Data items
»»
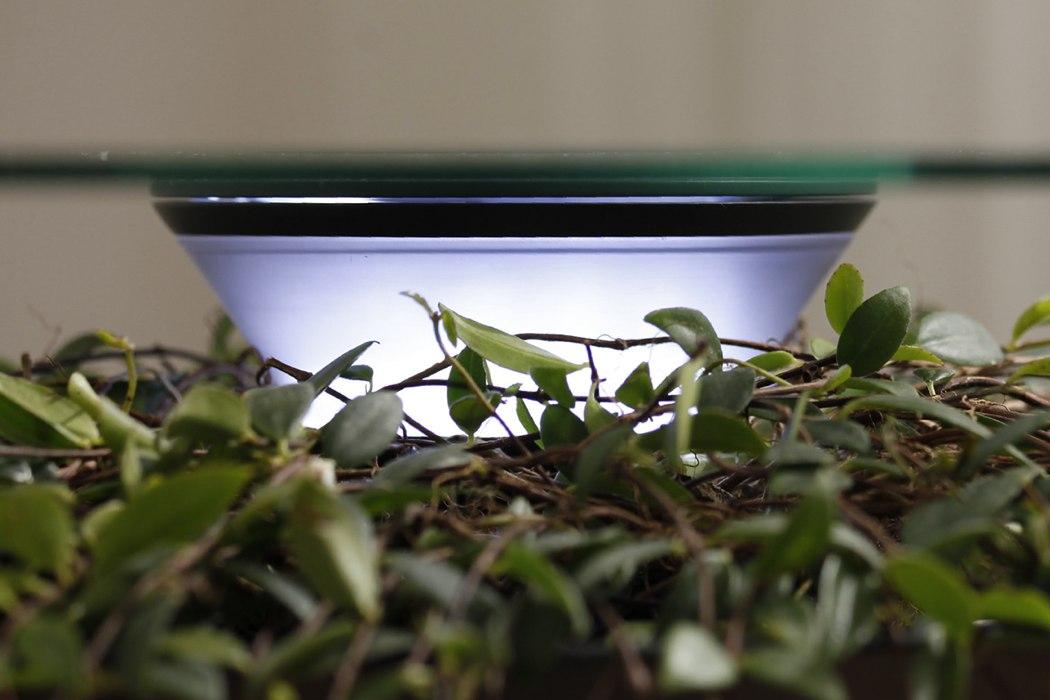 indoor planters, modern indoor planters, indoor planters with stand, indoor plant pots with saucers, extra large indoor planters, tall indoor planters, ceramic planters, indoor plants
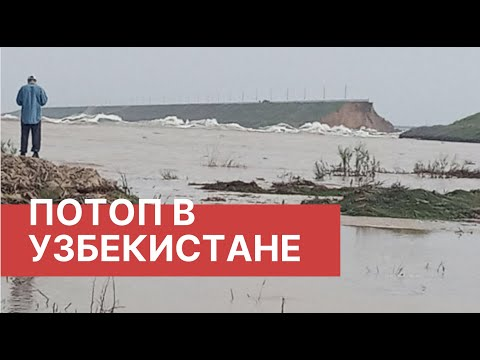 Прорыв дамбы в Узбекистане. Видео. Потоп в Узбекстиане из-за прорыва дамбы водохранилища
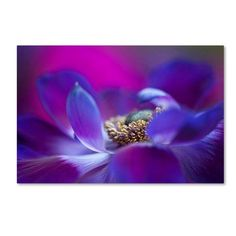 Trademark Fine Art 'Windflower' Canvas Art by Jacky Parker, Size: 30 x 47, Purple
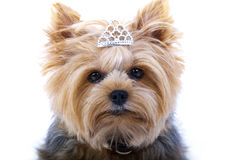 Small Yorkshire Terrier Stock Images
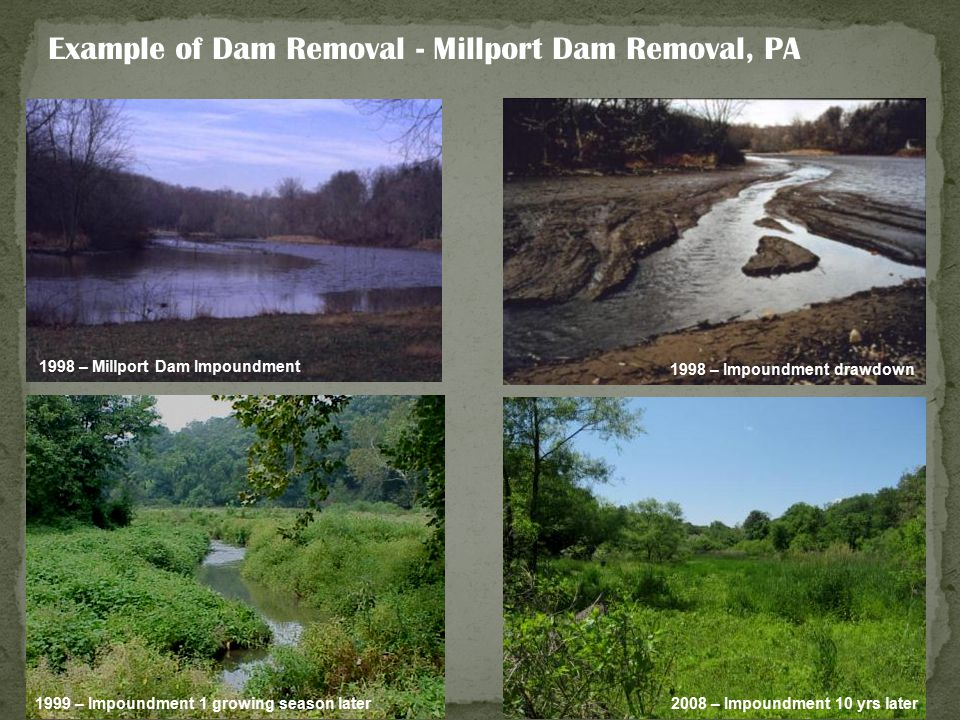 1998 – Millport Dam Impoundment 1998 – Impoundment drawdown 1999 – Impoundment 1 growing season later 2008 – Impoundment 10 yrs later Example of Dam R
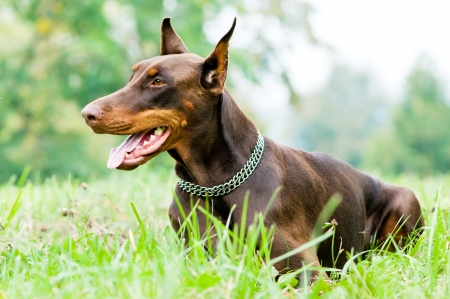 pinscher: Lying purebred brown Doberman pinscher with open mouth outdoors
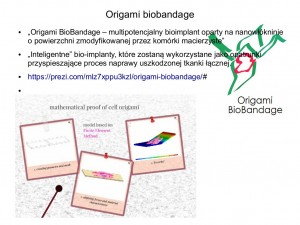 origami biology11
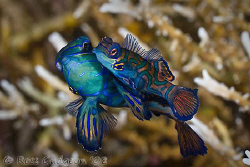 Mandarin Fish mating ritual.  Lembeh Strait, Sulawesi.  C... by Ross Gudgeon
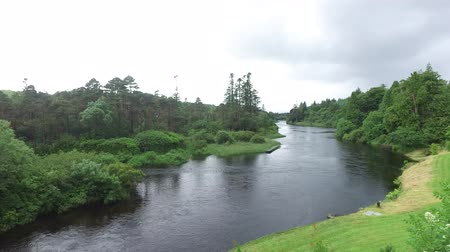 irlandia : view to river in ireland valley 10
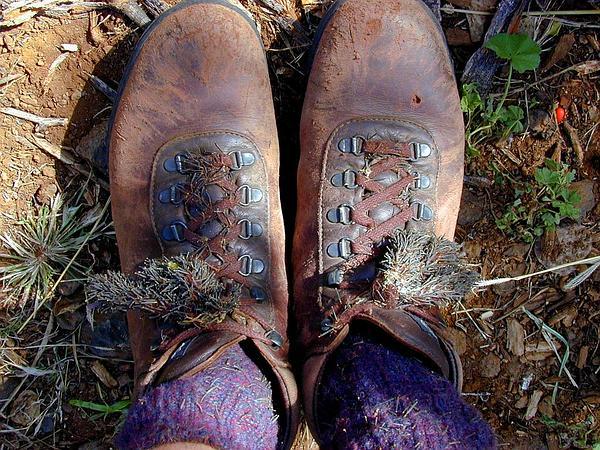 Beggarticks (Bidens) http://www.sagebud.com/beggarticks-bidens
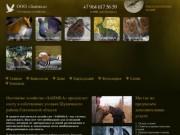Охотничье хозяйство OOO «Заимка» - охота в Смоленске, охота в Смоленской области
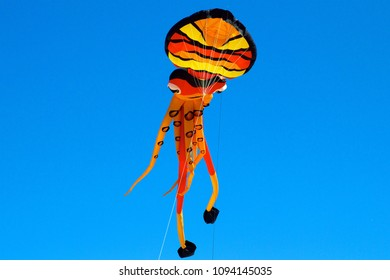 May 26, 2013 - Wildwood, NJ, USA: An octopus-shaped kite soars high above the beach at the Wildwoods International Kite Festival.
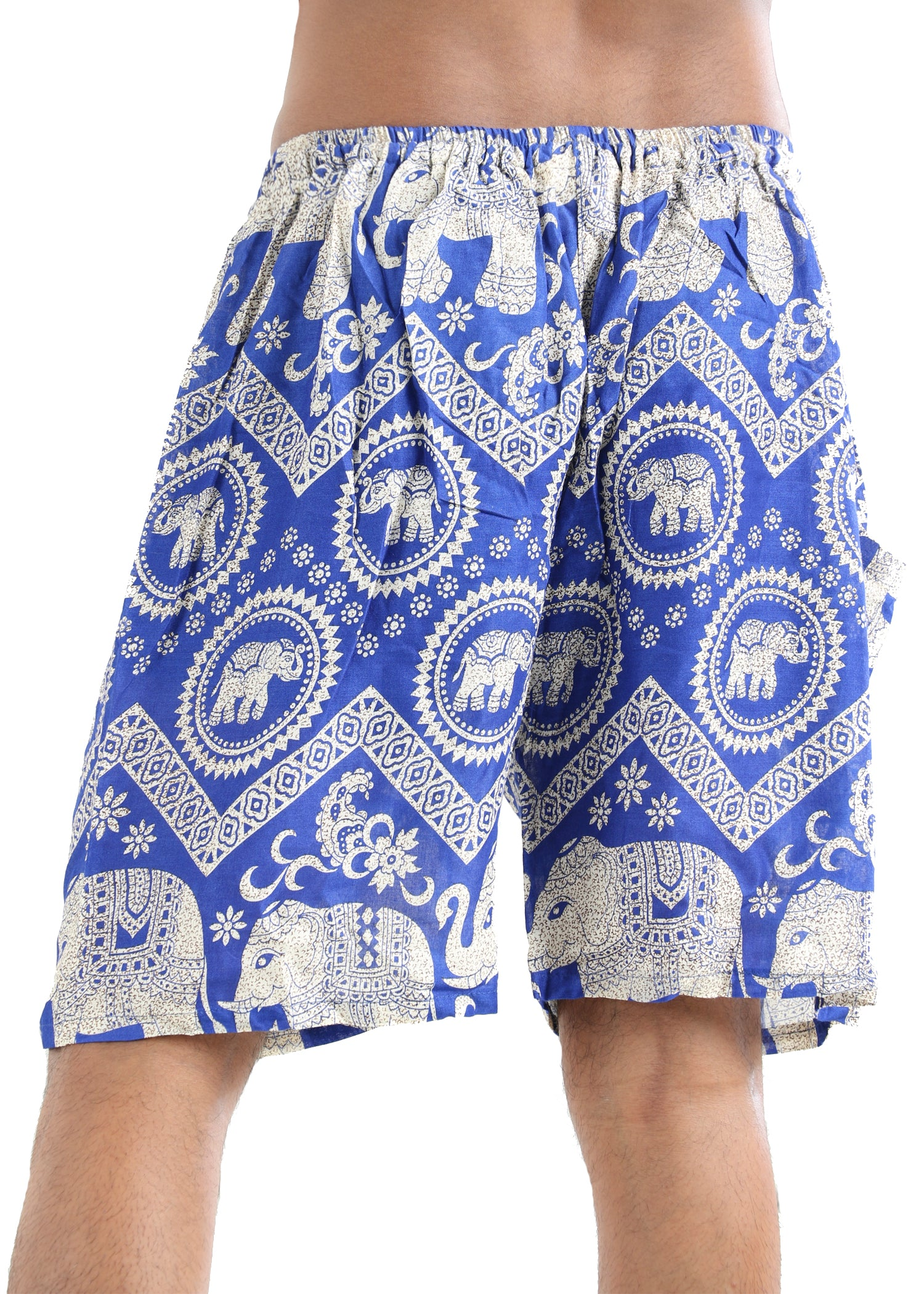 Tusk (Blue) - Buy Harem Pant / Hippie Pants / Boho Pants / online by The Veshti Company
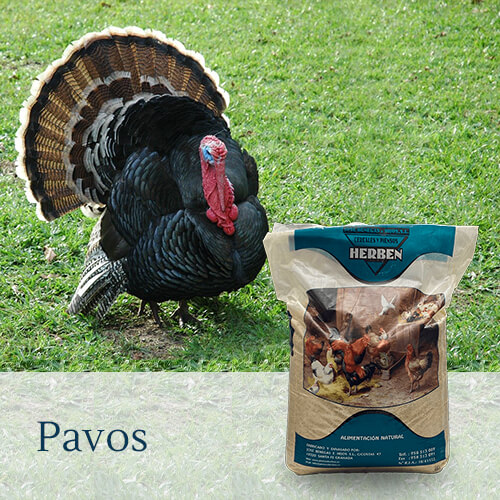 Alimentación Pavos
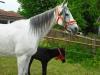 jashita-little-pferde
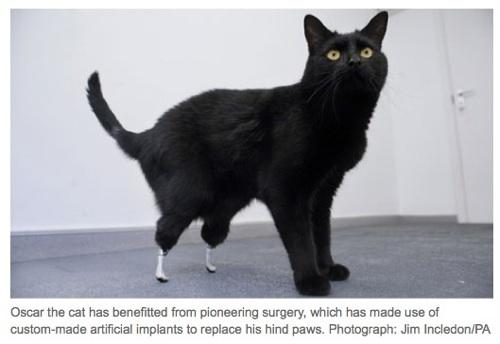 bioniccat.jpg
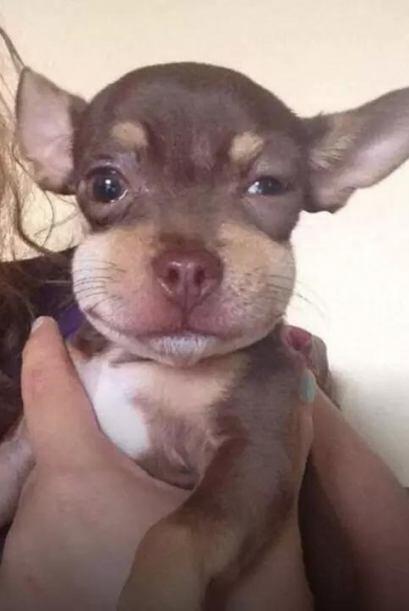 Bendito! Pobre Chihuahua! Fotos Crédito: Twitter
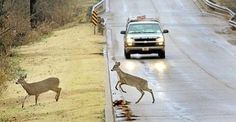 The One Thing You Should Do If You Hit A Deer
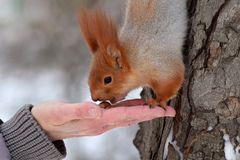 Squirrel eats from the hand. A wild squirrel takes nuts from the hands of a man. Royalty Free Stock Image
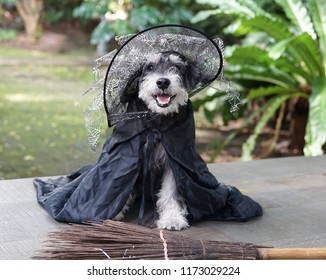 A smiling black miniature schnauzer wearing witch hat and black robe sitting next to broomstick in beautiful garden for Halloween party
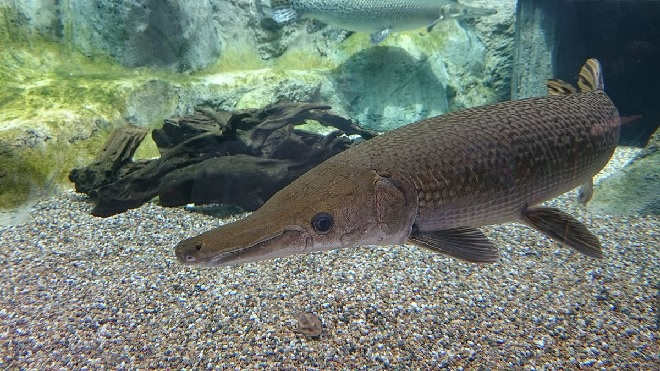 Hatcheries Stocking Alligator Gar to Combat Carp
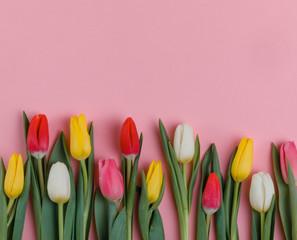 Valentine's Day background. Beautiful fresh tulips.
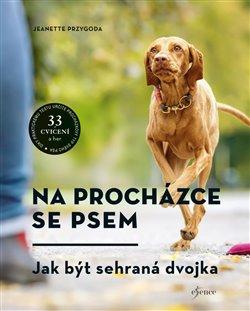 Na procházce se psem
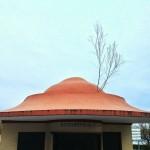 Un árbol sobre el tejado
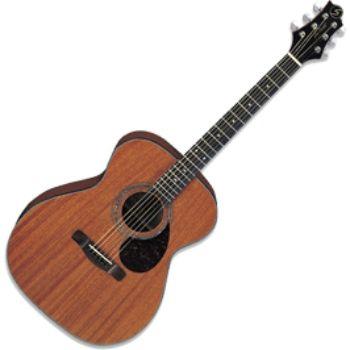 Акустическая гитара Greg Bennett OM3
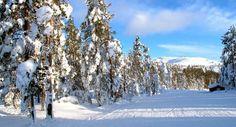 European ski resorts - Family Traveller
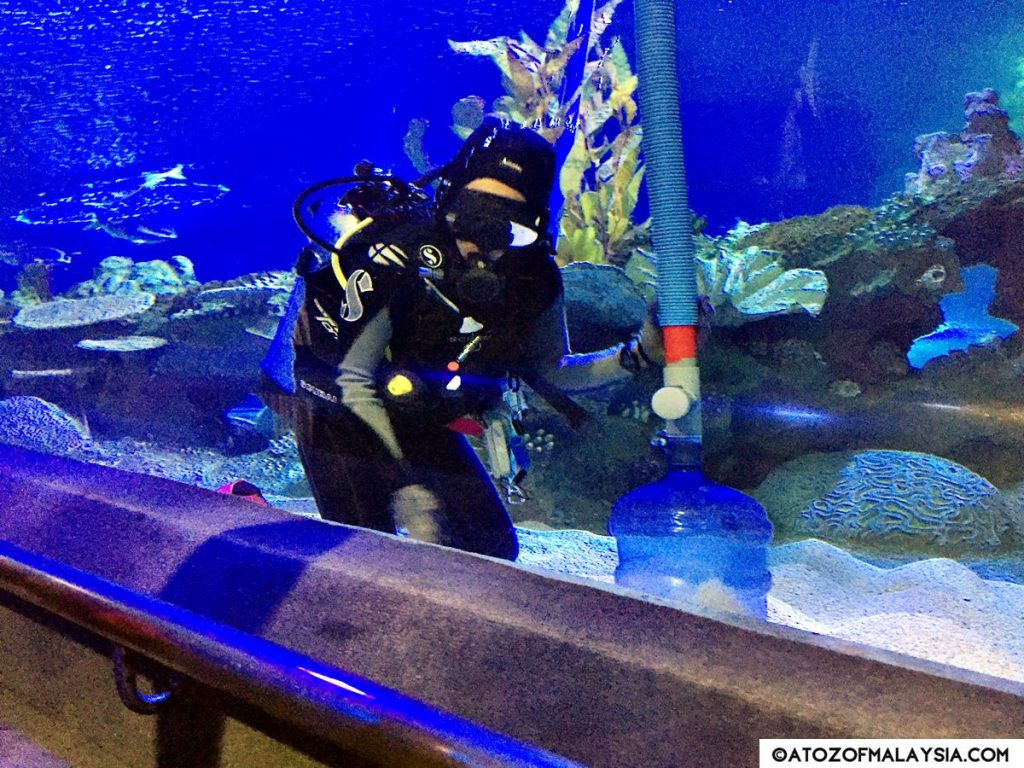 Oceanarium Aquaria KLCC 24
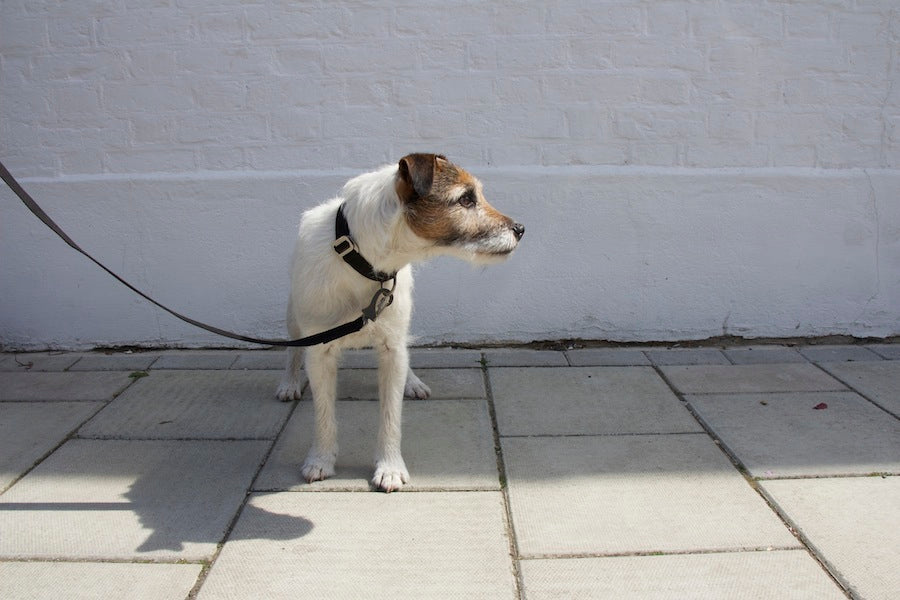 black collar and lead for a terrier
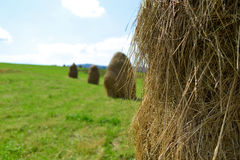 Several hayrick on the green field Stock Photography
««
Exercise requirements: Only one thing is required here: an exact copy of the lines from the one bearing "jashita-little-pferde" through the final line above, both included, with pictures left out.

Answer to the exercise:
 jashita-little-pferde
 bioniccat.jpg
 Bendito! Pobre Chihuahua! Fotos Crédito: Twitter
 The One Thing You Should Do If You Hit A Deer
 Squirrel eats from the hand. A wild squirrel takes nuts from the hands of a man. Royalty Free Stock Image
 A smiling black miniature schnauzer wearing witch hat and black robe sitting next to broomstick in beautiful garden for Halloween party
 Hatcheries Stocking Alligator Gar to Combat Carp
 Valentine's Day background. Beautiful fresh tulips.
 Na procházce se psem
 Un árbol sobre el tejado
 Акустическая гитара Greg Bennett OM3
 European ski resorts - Family Traveller
 Oceanarium Aquaria KLCC 24
 black collar and lead for a terrier
 Several hayrick on the green field Stock Photography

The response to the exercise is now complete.